Corruption kills people
The report points to "countless lives lost due to the insidious effects of corruption undermining a fair and equitable global response" to the pandemic.
TI's analysis says corruption has diverted funds from much needed investment in health care, leaving some communities without doctors, equipment and also clinics and hospitals.
"COVID-19 is not just a health and economic crisis; it's a corruption crisis and one that we're currently failing to manage," TI Chair Delia Ferreira Rubio said in press release.
Not much progress
While analyzing developments in 2020, Transparency International ranked 180 countries and territories by their perceived levels of public-sector corruption as seen by experts and businesspeople.
Perceived corruption levels may not always be the same as actual corruption levels, but TI's 2020 Corruption Perceptions Index (CPI) is able to highlight the general impact of corruption on government activities in the countries it reviews.
The study provides a rather grim picture of the state of affairs worldwide, saying that most countries have made little or no progress in tackling corruption in nearly a decade and adding that the current pandemic exacerbated the situation in many nations.

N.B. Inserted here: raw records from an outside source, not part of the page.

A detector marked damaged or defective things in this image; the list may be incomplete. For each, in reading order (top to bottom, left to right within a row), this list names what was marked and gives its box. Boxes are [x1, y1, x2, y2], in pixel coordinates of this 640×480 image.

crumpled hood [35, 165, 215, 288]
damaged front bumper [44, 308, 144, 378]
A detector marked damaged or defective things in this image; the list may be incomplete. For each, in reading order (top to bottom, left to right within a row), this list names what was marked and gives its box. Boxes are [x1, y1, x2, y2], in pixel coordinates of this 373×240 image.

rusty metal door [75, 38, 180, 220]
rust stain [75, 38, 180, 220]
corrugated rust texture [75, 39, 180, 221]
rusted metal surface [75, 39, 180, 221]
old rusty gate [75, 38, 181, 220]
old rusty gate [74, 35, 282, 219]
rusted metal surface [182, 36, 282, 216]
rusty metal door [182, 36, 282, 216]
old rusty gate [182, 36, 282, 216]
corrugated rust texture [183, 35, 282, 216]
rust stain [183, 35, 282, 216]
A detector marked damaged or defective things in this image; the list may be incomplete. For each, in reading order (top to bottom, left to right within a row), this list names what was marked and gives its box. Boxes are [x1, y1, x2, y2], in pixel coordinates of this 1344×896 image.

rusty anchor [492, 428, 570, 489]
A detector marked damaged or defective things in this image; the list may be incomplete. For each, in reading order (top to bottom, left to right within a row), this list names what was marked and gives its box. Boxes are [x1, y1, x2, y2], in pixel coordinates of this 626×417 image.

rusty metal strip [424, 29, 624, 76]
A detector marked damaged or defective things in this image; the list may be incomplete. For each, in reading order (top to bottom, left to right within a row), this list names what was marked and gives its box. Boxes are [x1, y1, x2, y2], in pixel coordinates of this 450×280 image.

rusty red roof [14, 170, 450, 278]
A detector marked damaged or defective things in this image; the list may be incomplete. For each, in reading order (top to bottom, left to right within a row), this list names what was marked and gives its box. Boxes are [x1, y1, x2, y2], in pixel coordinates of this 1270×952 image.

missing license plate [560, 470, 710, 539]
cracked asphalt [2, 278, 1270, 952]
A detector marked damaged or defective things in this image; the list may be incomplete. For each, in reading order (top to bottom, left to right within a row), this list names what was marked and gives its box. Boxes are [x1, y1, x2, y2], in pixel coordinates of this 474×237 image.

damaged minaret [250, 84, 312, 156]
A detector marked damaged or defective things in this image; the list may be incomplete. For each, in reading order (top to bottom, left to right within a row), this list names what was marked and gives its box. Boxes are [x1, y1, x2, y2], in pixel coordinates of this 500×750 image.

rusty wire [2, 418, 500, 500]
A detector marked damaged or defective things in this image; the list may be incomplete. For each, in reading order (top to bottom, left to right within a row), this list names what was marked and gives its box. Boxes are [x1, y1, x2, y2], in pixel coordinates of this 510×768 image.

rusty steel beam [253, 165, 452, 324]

The CPI uses a scale of zero to 100 to assess the performance of individual nations, with zero meaning highly corrupt and nations scoring close to 100 points being almost free of corruption.
TI says it's frustrating to see that the average score in 2020 was only 43 points, with two-thirds of the 180 countries reviewed scoring below 50 points.
Almost half of all countries have been stagnant in the CPI table for about a decade; so all of these nations have failed to move the needle toward combating public-sector corruption more efficiently. The lowest-scoring region in 2020 was sub-Saharan Africa at 32 points on average. The European Union and Western Europe at large came out on top, being the highest-scoring region at 66 points.
Denmark leads the field
A look at individual nations reveals that the three countries with the lowest perceived corruption levels are Denmark, New Zealand and Finland — with South Sudan, Somalia and Syria being at the other end of the spectrum.
Germany takes 9th position again in 2020, scoring 80 points. What's interesting to note is that the United States only scores 67 points, seeing it reach its lowest position (No. 25) on the index since 2012. Transparency International points out in its summary that oversight procedures concerning the unprecedented $1 trillion (€830 billion) COVID-19 relief package "raised serious anti-corruption concerns and marked a significant retreat from longstanding democratic norms promoting accountable government."
TI concludes that "higher levels of corruption tend to be the worst perpetrators of rule-of-law breaches while managing the COVID-19 crisis" and other societal challenges.
"The more democratic and open a country is, the more capable it is of tackling corruption very quickly. We've seen several countries weaken human rights including free speech, and with it they are also attacking the ability of those countries to prevent corruption," TI's Daniel Eriksson told DW.